On Being a Bad Boy...

There are times when I absolutely loathe myself. But then that can be said about any of us, right? Actually I have often found myself being a bad guy. Its not something I do wilfully. I just do.

I have a healthy moral compass most of the time, but more often than not, it turns itself off. I do things that are bad and I don't even regret doing them. I just muse about what I did and analyse it like I am doing currently.

Another side of it is the fact that I can make incredibly sudden and unpredictable decisions that are borderline illogical even. And then I am forced to live with the consequences. Anyways, to counter it all, I try being good as much as I can.

I kinda believe that my mind perceives my life as utterly boring and hence forces me into one crisis or the other so that it keeps getting the exercise that it needs trying to save my ass from the problem it got me into.
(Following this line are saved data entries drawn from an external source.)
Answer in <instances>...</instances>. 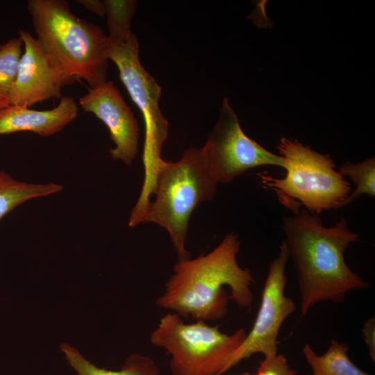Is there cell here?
<instances>
[{
  "label": "cell",
  "instance_id": "obj_1",
  "mask_svg": "<svg viewBox=\"0 0 375 375\" xmlns=\"http://www.w3.org/2000/svg\"><path fill=\"white\" fill-rule=\"evenodd\" d=\"M281 228L297 276L302 317L320 301L339 303L349 292L370 287L346 263L344 251L359 235L345 218L326 227L318 215L301 208L293 216H283Z\"/></svg>",
  "mask_w": 375,
  "mask_h": 375
},
{
  "label": "cell",
  "instance_id": "obj_2",
  "mask_svg": "<svg viewBox=\"0 0 375 375\" xmlns=\"http://www.w3.org/2000/svg\"><path fill=\"white\" fill-rule=\"evenodd\" d=\"M240 247L238 235L229 233L210 252L178 260L156 305L182 318L204 322L222 319L229 299L250 308L254 280L250 270L237 262Z\"/></svg>",
  "mask_w": 375,
  "mask_h": 375
},
{
  "label": "cell",
  "instance_id": "obj_3",
  "mask_svg": "<svg viewBox=\"0 0 375 375\" xmlns=\"http://www.w3.org/2000/svg\"><path fill=\"white\" fill-rule=\"evenodd\" d=\"M37 40L64 72L90 88L105 83L108 35L99 26L74 15L64 0H29Z\"/></svg>",
  "mask_w": 375,
  "mask_h": 375
},
{
  "label": "cell",
  "instance_id": "obj_4",
  "mask_svg": "<svg viewBox=\"0 0 375 375\" xmlns=\"http://www.w3.org/2000/svg\"><path fill=\"white\" fill-rule=\"evenodd\" d=\"M217 181L210 171L203 149H187L176 162L162 160L156 176L153 194L138 224L154 223L168 233L178 260L190 258L185 248L189 220L200 203L211 201Z\"/></svg>",
  "mask_w": 375,
  "mask_h": 375
},
{
  "label": "cell",
  "instance_id": "obj_5",
  "mask_svg": "<svg viewBox=\"0 0 375 375\" xmlns=\"http://www.w3.org/2000/svg\"><path fill=\"white\" fill-rule=\"evenodd\" d=\"M277 149L283 160L285 176L259 174L258 178L263 188L274 192L283 206L294 214L303 207L317 215L343 207L351 189L328 154L286 138L281 139Z\"/></svg>",
  "mask_w": 375,
  "mask_h": 375
},
{
  "label": "cell",
  "instance_id": "obj_6",
  "mask_svg": "<svg viewBox=\"0 0 375 375\" xmlns=\"http://www.w3.org/2000/svg\"><path fill=\"white\" fill-rule=\"evenodd\" d=\"M247 333L241 328L229 335L201 320L186 324L169 312L161 317L150 341L170 355L172 375H222Z\"/></svg>",
  "mask_w": 375,
  "mask_h": 375
},
{
  "label": "cell",
  "instance_id": "obj_7",
  "mask_svg": "<svg viewBox=\"0 0 375 375\" xmlns=\"http://www.w3.org/2000/svg\"><path fill=\"white\" fill-rule=\"evenodd\" d=\"M107 54L108 59L117 67L120 80L144 121L142 154L144 178L136 202L139 207H144L153 194L156 172L163 160L160 156L162 147L168 136V122L158 106L161 88L141 65L139 44L133 33L122 44H112L108 40Z\"/></svg>",
  "mask_w": 375,
  "mask_h": 375
},
{
  "label": "cell",
  "instance_id": "obj_8",
  "mask_svg": "<svg viewBox=\"0 0 375 375\" xmlns=\"http://www.w3.org/2000/svg\"><path fill=\"white\" fill-rule=\"evenodd\" d=\"M208 167L218 183H228L247 170L260 166L283 167V158L249 138L224 98L218 119L202 147Z\"/></svg>",
  "mask_w": 375,
  "mask_h": 375
},
{
  "label": "cell",
  "instance_id": "obj_9",
  "mask_svg": "<svg viewBox=\"0 0 375 375\" xmlns=\"http://www.w3.org/2000/svg\"><path fill=\"white\" fill-rule=\"evenodd\" d=\"M288 253L283 241L278 256L271 262L261 294L258 314L249 333L233 356L230 369L256 353H278V337L285 320L296 310L293 300L285 294Z\"/></svg>",
  "mask_w": 375,
  "mask_h": 375
},
{
  "label": "cell",
  "instance_id": "obj_10",
  "mask_svg": "<svg viewBox=\"0 0 375 375\" xmlns=\"http://www.w3.org/2000/svg\"><path fill=\"white\" fill-rule=\"evenodd\" d=\"M24 45L10 105L31 107L50 99H60L62 89L76 81L67 76L29 32L19 29Z\"/></svg>",
  "mask_w": 375,
  "mask_h": 375
},
{
  "label": "cell",
  "instance_id": "obj_11",
  "mask_svg": "<svg viewBox=\"0 0 375 375\" xmlns=\"http://www.w3.org/2000/svg\"><path fill=\"white\" fill-rule=\"evenodd\" d=\"M79 104L83 111L94 114L107 126L115 144L110 150L112 158L131 165L139 153V125L114 83L107 81L96 88H89L79 98Z\"/></svg>",
  "mask_w": 375,
  "mask_h": 375
},
{
  "label": "cell",
  "instance_id": "obj_12",
  "mask_svg": "<svg viewBox=\"0 0 375 375\" xmlns=\"http://www.w3.org/2000/svg\"><path fill=\"white\" fill-rule=\"evenodd\" d=\"M78 111L76 102L69 96H62L58 105L50 110L10 105L0 111V135L28 131L42 137L51 136L73 122Z\"/></svg>",
  "mask_w": 375,
  "mask_h": 375
},
{
  "label": "cell",
  "instance_id": "obj_13",
  "mask_svg": "<svg viewBox=\"0 0 375 375\" xmlns=\"http://www.w3.org/2000/svg\"><path fill=\"white\" fill-rule=\"evenodd\" d=\"M69 365L78 375H159L160 369L153 359L140 353H133L119 370L100 368L86 360L72 346L64 343L60 347Z\"/></svg>",
  "mask_w": 375,
  "mask_h": 375
},
{
  "label": "cell",
  "instance_id": "obj_14",
  "mask_svg": "<svg viewBox=\"0 0 375 375\" xmlns=\"http://www.w3.org/2000/svg\"><path fill=\"white\" fill-rule=\"evenodd\" d=\"M312 375H373L357 367L348 356L346 343L331 339L326 351L317 355L312 348L305 344L301 349Z\"/></svg>",
  "mask_w": 375,
  "mask_h": 375
},
{
  "label": "cell",
  "instance_id": "obj_15",
  "mask_svg": "<svg viewBox=\"0 0 375 375\" xmlns=\"http://www.w3.org/2000/svg\"><path fill=\"white\" fill-rule=\"evenodd\" d=\"M62 188V185L55 183L19 181L0 170V219L24 202L58 193Z\"/></svg>",
  "mask_w": 375,
  "mask_h": 375
},
{
  "label": "cell",
  "instance_id": "obj_16",
  "mask_svg": "<svg viewBox=\"0 0 375 375\" xmlns=\"http://www.w3.org/2000/svg\"><path fill=\"white\" fill-rule=\"evenodd\" d=\"M103 2L107 17L108 40L112 44H122L133 33L131 26L136 1L104 0Z\"/></svg>",
  "mask_w": 375,
  "mask_h": 375
},
{
  "label": "cell",
  "instance_id": "obj_17",
  "mask_svg": "<svg viewBox=\"0 0 375 375\" xmlns=\"http://www.w3.org/2000/svg\"><path fill=\"white\" fill-rule=\"evenodd\" d=\"M22 39L17 37L0 47V100L9 104L22 55Z\"/></svg>",
  "mask_w": 375,
  "mask_h": 375
},
{
  "label": "cell",
  "instance_id": "obj_18",
  "mask_svg": "<svg viewBox=\"0 0 375 375\" xmlns=\"http://www.w3.org/2000/svg\"><path fill=\"white\" fill-rule=\"evenodd\" d=\"M338 172L344 177H349L356 185V190L344 200L343 207L362 194L375 197L374 157L358 163L345 161L340 165Z\"/></svg>",
  "mask_w": 375,
  "mask_h": 375
},
{
  "label": "cell",
  "instance_id": "obj_19",
  "mask_svg": "<svg viewBox=\"0 0 375 375\" xmlns=\"http://www.w3.org/2000/svg\"><path fill=\"white\" fill-rule=\"evenodd\" d=\"M297 371L291 367L286 357L277 353L264 356L259 362L256 375H295Z\"/></svg>",
  "mask_w": 375,
  "mask_h": 375
},
{
  "label": "cell",
  "instance_id": "obj_20",
  "mask_svg": "<svg viewBox=\"0 0 375 375\" xmlns=\"http://www.w3.org/2000/svg\"><path fill=\"white\" fill-rule=\"evenodd\" d=\"M362 333L365 344L368 348V351L371 360L375 362V319L374 317L365 321Z\"/></svg>",
  "mask_w": 375,
  "mask_h": 375
},
{
  "label": "cell",
  "instance_id": "obj_21",
  "mask_svg": "<svg viewBox=\"0 0 375 375\" xmlns=\"http://www.w3.org/2000/svg\"><path fill=\"white\" fill-rule=\"evenodd\" d=\"M76 2L82 5L85 9L103 17L106 15L105 6L103 1L99 0H77Z\"/></svg>",
  "mask_w": 375,
  "mask_h": 375
},
{
  "label": "cell",
  "instance_id": "obj_22",
  "mask_svg": "<svg viewBox=\"0 0 375 375\" xmlns=\"http://www.w3.org/2000/svg\"><path fill=\"white\" fill-rule=\"evenodd\" d=\"M8 106H10V104L8 102L0 100V111Z\"/></svg>",
  "mask_w": 375,
  "mask_h": 375
},
{
  "label": "cell",
  "instance_id": "obj_23",
  "mask_svg": "<svg viewBox=\"0 0 375 375\" xmlns=\"http://www.w3.org/2000/svg\"><path fill=\"white\" fill-rule=\"evenodd\" d=\"M235 375H251V374L249 372H242V373L235 374Z\"/></svg>",
  "mask_w": 375,
  "mask_h": 375
},
{
  "label": "cell",
  "instance_id": "obj_24",
  "mask_svg": "<svg viewBox=\"0 0 375 375\" xmlns=\"http://www.w3.org/2000/svg\"><path fill=\"white\" fill-rule=\"evenodd\" d=\"M0 47H1V45H0Z\"/></svg>",
  "mask_w": 375,
  "mask_h": 375
}]
</instances>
A bit complicated, ain't it?

But that's how life is. At least my life is that way.

Then there are the good deeds that feel wrong and the supposedly bad deeds that feel deliciously right. I have spent quite some time trying to be politically correct. Conclusion: Not my cup of tea!

What's good and what's bad? The line separating the two becomes dangerously thin and inconsequential when you look at life from a real world perspective. The heart wants what the heart wants.

And at the end of it all comes guilt. Guilt doesn't come very easily to me. But when it does, it hits me pretty hard. But ironically, it never hits me at the right time. That is the cause of some colossally stupid decisions on my part, decisions that can never be undone.

When I was a child, I often had these philosophical doubts regarding morality. Somehow things didn't make much sense to me. You see, what really clouds our judgement when it comes to making moral choices is the "self".

The "self" is tricky. I have already discussed the forbidden fruit. That is an important factor that sways the "self". It can be about ego, envy or just pure simple gratification, at the heart of it all is the yearning for pleasurable.

Kind of reminds me of a thought that passed my mind when I was gorging on a large meaty pizza once, " How can this be wrong if it feels so good?"

So that is the conclusion: We can't go about our lives looking back analytically at what's wrong and what's right, we must judge how it feels. After all, we just have this one life. (Naughty grin!)